If we can get enough of these, I'll submit it to McSweeney's.

Posted by morland @ 04:51 PM [Link]  [Comments (5)]



[  Wednesday, May 25, 2005  ]

::   A nice day for a white wedding  

I spent most of this past week’s festivities enjoying the moment instead of running around snapping pictures, so I can offer only a paltry collection. Luckily the day of the marriage ceremony included a professional photographer and his $5k Nikon digital SLR (almost worth gettin’ hitched just to register for one), so posterity need not worry about a lack of documentation.

Also: friends’ weddings = surprisingly fun.

Posted by morland @ 04:45 PM [Link]  [Comments (2)]

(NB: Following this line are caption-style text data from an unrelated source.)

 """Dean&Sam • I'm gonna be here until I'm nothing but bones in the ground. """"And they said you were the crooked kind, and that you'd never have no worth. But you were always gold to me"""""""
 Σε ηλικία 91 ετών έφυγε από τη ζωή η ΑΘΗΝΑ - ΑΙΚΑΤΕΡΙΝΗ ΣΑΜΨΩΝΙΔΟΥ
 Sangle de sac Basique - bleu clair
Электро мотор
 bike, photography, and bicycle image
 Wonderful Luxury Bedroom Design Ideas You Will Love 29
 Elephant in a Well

[  Tuesday, May 24, 2005  ]

::   Back  

It’s slow going here as I try to resume some semblance of a normal schedule after a week off work, couch-squatters, happy hours, and a jubilant wedding, so let me toss my hat back into the ring to try and reverse nearly ten days of inexcusable absence. Bear with the sincere tone and lack of vitriol, which should hopefully return as I replenish the frustration deposits cleansed away with a Russian bath house, dancing and ale.

First, a couple quick shout-outs from a shut-in, to the Push Fluids triumvirate (diagnosis: M.D.) and a swarthy legal eagle named Sam (verdict: J.D.). The bestowment of your graduate degrees helps to dispel the perception of our generation as self-entitled and self-obsessed lollygaggers, a notion I have tried exceedingly hard to promote by maintaining this web site.

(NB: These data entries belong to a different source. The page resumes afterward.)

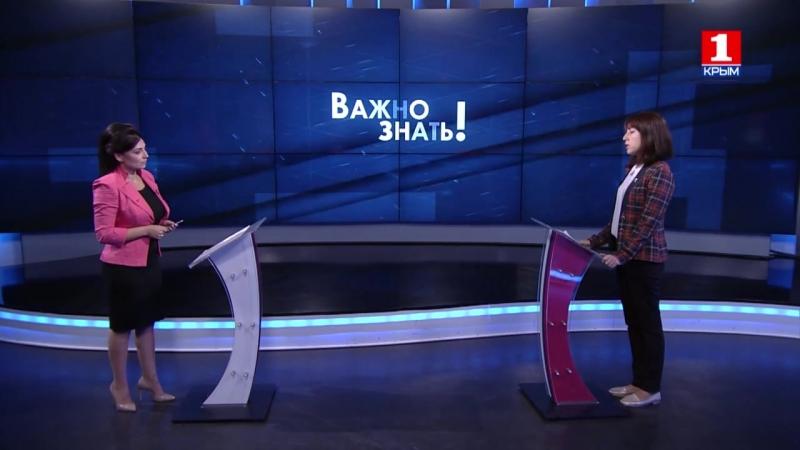 Важно знать Беседа с Зейнеб Беляловой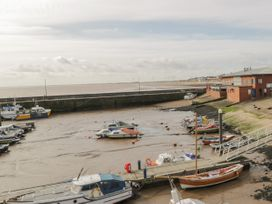 Chalet 280 - Whitby & North Yorkshire - 1024141 - thumbnail photo 15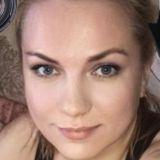 Tatiana, femme russe
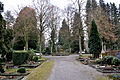 Ravensburg Hauptfriedhof 07.jpg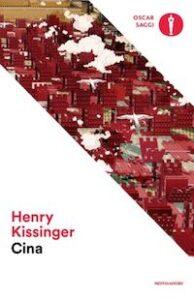 cina_kissinger_cover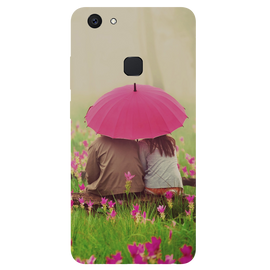 Monsoon Poster Printed Case Cover For VIVO V7 Plus by Mobiflip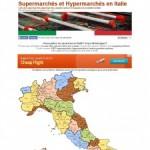 Supermarchés et Hypermarchés en Italie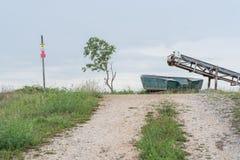 Viaggio sul paese del Po del di delta Fotografia Stock
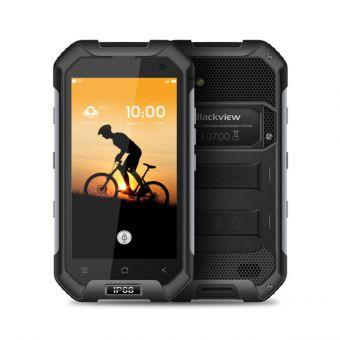 Телефон Blackview BV6000S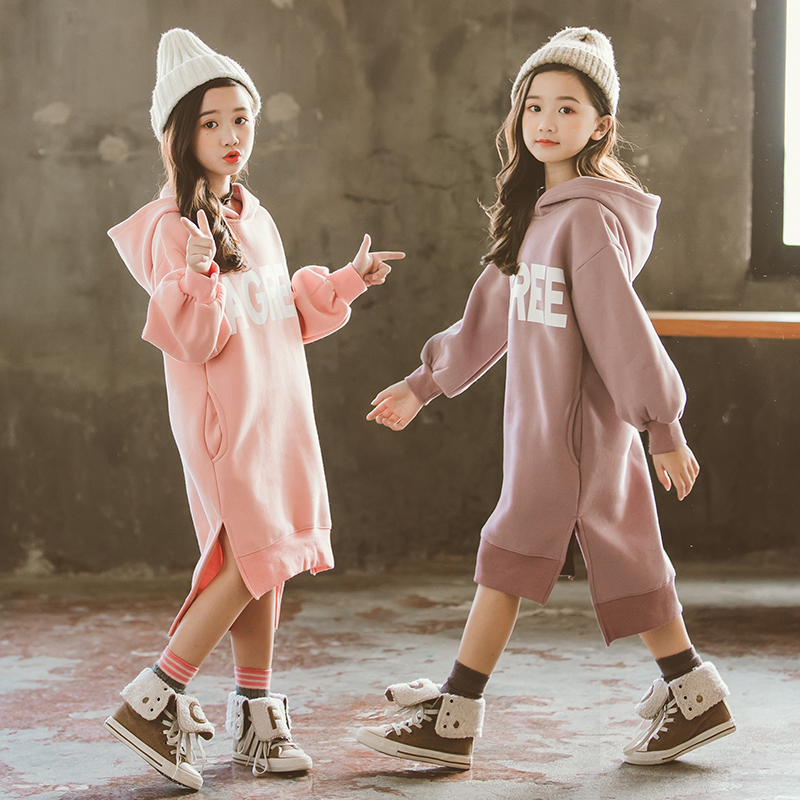 Kids Girls Fleece Dress Fall Winter 2019 Big Girls Long Sleeve Thick Hoodie Dresses Casual Girls Hooded Long Coat Girls Clothes girl
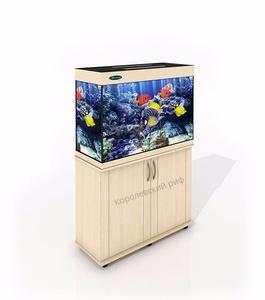 Прямоугольный аквариум 160 литров Карон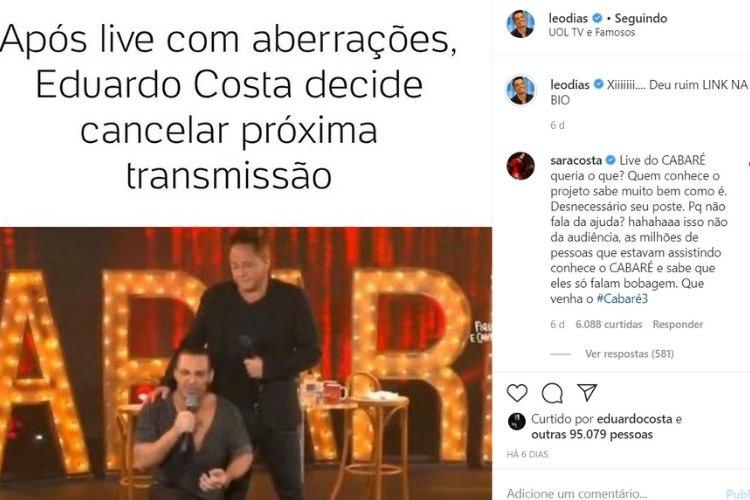 Irmã de Eduardo Costa atacou Leo Dias nas redes sociais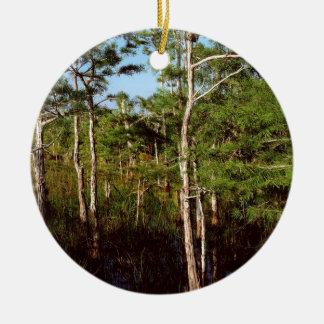 Forest Dwarf Cypress Everglades Florida Round Ceramic Decoration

Second, a hearty congratulations goes out to Josh and Cristina whose wedding I had the pleasure of attending this past weekend. It amazes me how all it takes is one brief ceremony and a marriage license to transform late-night escapades with strangers from merely taboo to full-fledged swinging. Pictures (of the wedding) to come.

Posted by morland @ 04:10 PM [Link]  [Comments (0)]

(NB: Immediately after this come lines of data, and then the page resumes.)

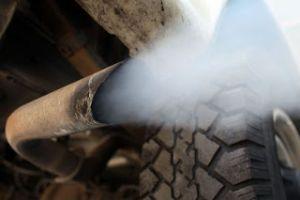 Europa busca reducir las emisiones contaminantes de los motores de combustión de MMNC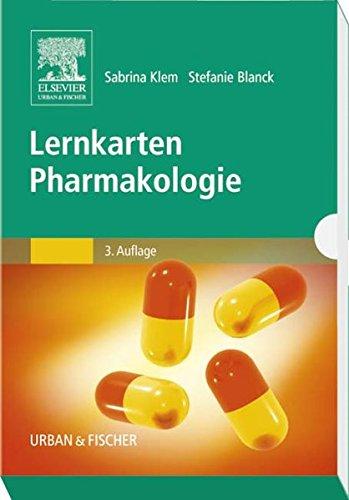 Lernkarten Pharmakologie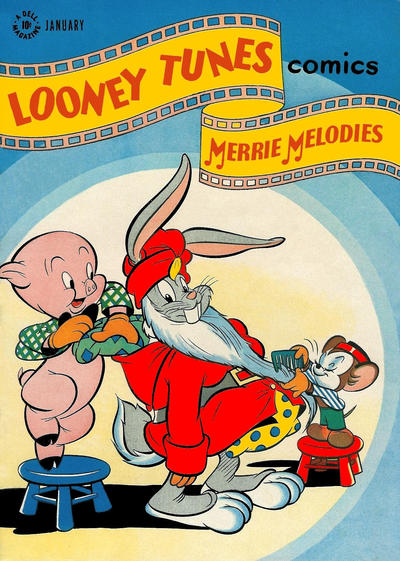 Cover for Looney Tunes and Merrie Melodies Comics (Dell, 1941 series) #75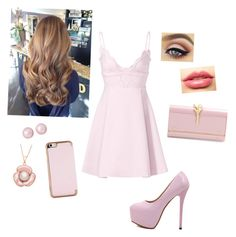 """Lovely Pink 2"" by the-ravenclaw-princes ❤ liked on Polyvore featuring Giambattista Valli, Valentino, LASplash and Ted Baker"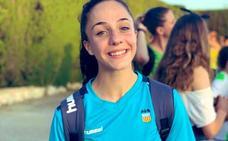 La velocista Lara Gómez, seleccionada para correr el relevo 4x100 en el Europeo sub23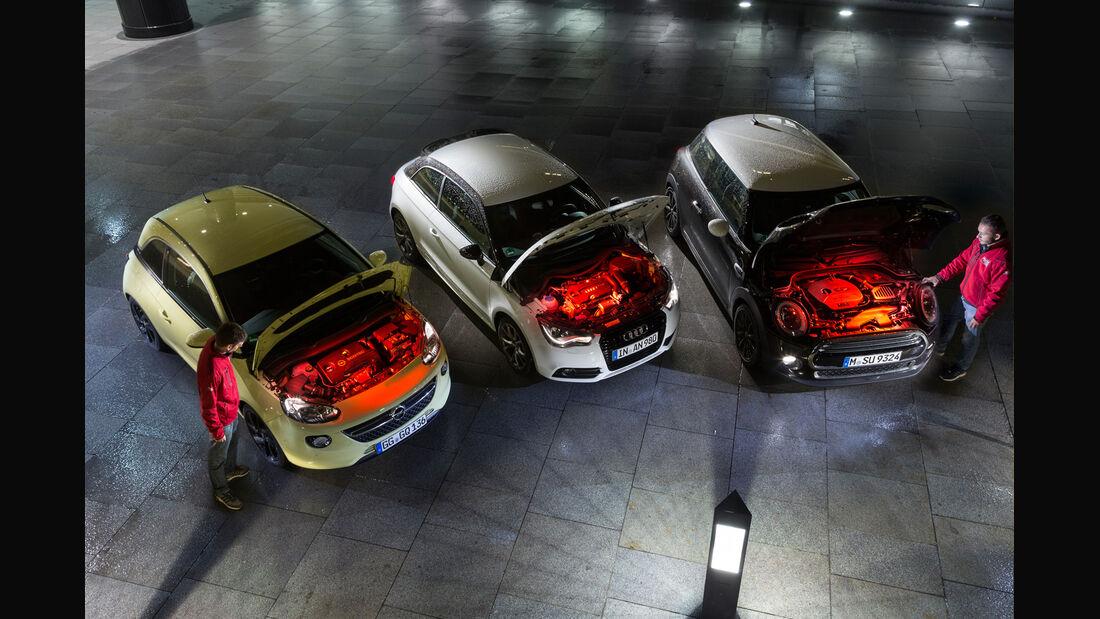 Audi A1 1.4 TFSI, Mini Cooper, Opel Adam 1.0 DI Turbo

[  Saturday, May 14, 2005  ]

::   Found in the course of recreational reading  

[Samuel Johnson] included internecine in his dictionary but misunderstood the prefix and defined the word as “endeavoring mutual destruction.” Johnson was not taken to task for this error. On the contrary, his dictionary was so popular and considered so authoritative that this error became widely adopted as correct usage. The error was further compounded when internecine acquired the sense “relating to internal struggle.” This story thus illustrates how dictionaries are often viewed as providing norms and how the ultimate arbiter in language, even for the dictionary itself, is popular usage.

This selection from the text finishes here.